Denver fans are living in the golden age of Jokic and MacKinnon
Jan 26, 2024, 6:35 AM
As Denver sports fans, we are truly blessed to be watching two transcendent talents at the same time. Nikola Jokic and Nathan MacKinnon are simply that good.
They are in position and poised to do something that has only happened one other time in sports history. If they both win their league’s respective MVP awards, they will become the first MVP winners in the NBA and NHL from the same city in the same year since Magic Johnson of the Lakers and Wayne Gretzky of the Kings in 1989. That is some amazing company.
Their stats are extraordinary. Their performances are sublime. But I’m most fascinated with the impact they have on their teams.

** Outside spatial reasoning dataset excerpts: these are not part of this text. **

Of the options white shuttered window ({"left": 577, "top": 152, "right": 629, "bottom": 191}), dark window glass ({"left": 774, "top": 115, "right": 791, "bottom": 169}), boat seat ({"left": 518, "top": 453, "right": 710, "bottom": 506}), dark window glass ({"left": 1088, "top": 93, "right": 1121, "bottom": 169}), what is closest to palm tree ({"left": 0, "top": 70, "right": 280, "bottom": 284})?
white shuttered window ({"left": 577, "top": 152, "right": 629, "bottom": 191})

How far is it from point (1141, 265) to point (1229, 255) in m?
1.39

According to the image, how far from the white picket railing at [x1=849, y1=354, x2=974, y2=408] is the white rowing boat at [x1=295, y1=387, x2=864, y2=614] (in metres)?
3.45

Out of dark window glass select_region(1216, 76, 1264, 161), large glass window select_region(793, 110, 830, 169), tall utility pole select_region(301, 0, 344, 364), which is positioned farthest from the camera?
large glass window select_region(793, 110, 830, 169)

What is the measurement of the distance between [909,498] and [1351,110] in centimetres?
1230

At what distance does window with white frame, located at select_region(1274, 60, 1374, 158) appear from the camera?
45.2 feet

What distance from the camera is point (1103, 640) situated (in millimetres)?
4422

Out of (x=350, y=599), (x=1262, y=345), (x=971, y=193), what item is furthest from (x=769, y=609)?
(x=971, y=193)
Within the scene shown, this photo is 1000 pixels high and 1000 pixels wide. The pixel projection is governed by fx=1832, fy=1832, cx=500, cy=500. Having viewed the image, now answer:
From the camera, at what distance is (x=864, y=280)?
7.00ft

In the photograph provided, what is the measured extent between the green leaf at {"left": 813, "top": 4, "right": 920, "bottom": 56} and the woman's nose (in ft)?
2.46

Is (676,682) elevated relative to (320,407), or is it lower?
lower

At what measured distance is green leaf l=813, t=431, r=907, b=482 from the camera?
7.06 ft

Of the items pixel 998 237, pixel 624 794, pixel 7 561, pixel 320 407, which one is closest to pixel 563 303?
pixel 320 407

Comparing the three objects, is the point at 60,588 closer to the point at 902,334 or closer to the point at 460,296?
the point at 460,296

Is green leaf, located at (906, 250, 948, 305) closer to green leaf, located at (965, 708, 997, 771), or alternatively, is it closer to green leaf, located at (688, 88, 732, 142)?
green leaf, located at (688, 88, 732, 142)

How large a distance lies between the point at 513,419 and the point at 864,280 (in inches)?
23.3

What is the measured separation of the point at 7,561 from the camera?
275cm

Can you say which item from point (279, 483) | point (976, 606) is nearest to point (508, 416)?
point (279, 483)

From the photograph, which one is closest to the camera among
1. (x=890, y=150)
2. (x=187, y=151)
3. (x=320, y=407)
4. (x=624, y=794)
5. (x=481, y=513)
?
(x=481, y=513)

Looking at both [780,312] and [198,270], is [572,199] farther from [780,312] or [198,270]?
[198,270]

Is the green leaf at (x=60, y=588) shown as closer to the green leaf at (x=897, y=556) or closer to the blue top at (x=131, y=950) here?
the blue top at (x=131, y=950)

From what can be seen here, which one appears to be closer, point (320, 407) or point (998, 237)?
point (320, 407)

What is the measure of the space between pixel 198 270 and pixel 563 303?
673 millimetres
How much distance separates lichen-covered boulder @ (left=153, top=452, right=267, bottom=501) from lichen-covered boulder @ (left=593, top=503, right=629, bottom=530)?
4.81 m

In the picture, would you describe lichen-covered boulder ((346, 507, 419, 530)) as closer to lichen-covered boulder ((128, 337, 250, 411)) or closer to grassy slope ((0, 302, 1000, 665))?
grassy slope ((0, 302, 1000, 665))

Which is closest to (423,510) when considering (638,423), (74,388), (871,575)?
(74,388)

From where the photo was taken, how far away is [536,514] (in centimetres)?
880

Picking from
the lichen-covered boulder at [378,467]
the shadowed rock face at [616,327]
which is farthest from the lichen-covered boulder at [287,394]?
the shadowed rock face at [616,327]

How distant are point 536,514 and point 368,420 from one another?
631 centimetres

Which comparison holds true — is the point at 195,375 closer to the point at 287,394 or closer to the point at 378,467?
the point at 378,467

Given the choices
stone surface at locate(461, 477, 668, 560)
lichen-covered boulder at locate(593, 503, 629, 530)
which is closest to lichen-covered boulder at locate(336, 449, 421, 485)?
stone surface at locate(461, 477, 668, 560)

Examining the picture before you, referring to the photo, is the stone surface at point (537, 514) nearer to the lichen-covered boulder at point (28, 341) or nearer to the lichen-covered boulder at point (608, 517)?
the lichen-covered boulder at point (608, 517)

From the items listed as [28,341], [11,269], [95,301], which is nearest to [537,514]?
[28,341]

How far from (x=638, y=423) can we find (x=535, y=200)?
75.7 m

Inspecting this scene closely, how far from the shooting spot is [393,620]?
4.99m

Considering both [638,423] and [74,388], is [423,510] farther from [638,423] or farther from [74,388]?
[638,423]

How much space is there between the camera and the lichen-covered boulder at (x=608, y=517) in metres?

I’m interested in what makes a good team culture. What is it? How do you get it?
I’ve long believed a winning culture can’t come from the coach. He can lay out his vision for what it looks like. He can establish the outline. But for a culture to truly form and stick it has to come from the players. Specifically, the biggest buy-in needs to come from the best players.
That’s what we’re watching with Jokic and MacKinnon.
In the wake of Nate’s four-goal masterpiece against the Caps, Jared Bednar came out and raved about MacKinnon’s work ethic. He acknowledged it has always been unbelievable. But this season, he’s taken it to another unimaginable level.
Bednar shared the Avs are the latest arriving team in the NHL because MacKinnon has a postgame routine he will not sacrifice. Once he’s logged 25 ferocious minutes on the ice, he puts in another intense workout off it. So while the equipment bags have been packed and the bus is idling and the team plane is on the tarmac spooling up its engines, MacKinnon is still working. And everyone waits.
Well, not everyone. Other players are also putting in the work. Because how in the world can I not put in the work when Nathan MacKinnon is? That is leadership. That is culture.
With Jokic it’s different, but no less impactful. (And let’s get this out of the way, I know Jokic works his butt off too. This a different type of compliment I want to convey.)
In an NBA that has gotten depressingly selfish and non-team-oriented, the Nuggets are a shining light to the way the game should be played. And the man who sets that tone is Jokic. He’s the epitome of not caring who gets the credit. He’s unselfish. He shares the basketball. And here we go again: when the best player on your team who also happens to be the best player on the planet is playing that way, everyone else understands they have to play that way as well.
It is the absolute best kind of peer pressure. And it is the living, breathing embodiment of what a winning culture looks like.
It is so hard to define and even harder to create. That we here in Denver are watching it happen in its purest form with not one, but two teams and superstars is something to treasure. Because it may never happen like this again.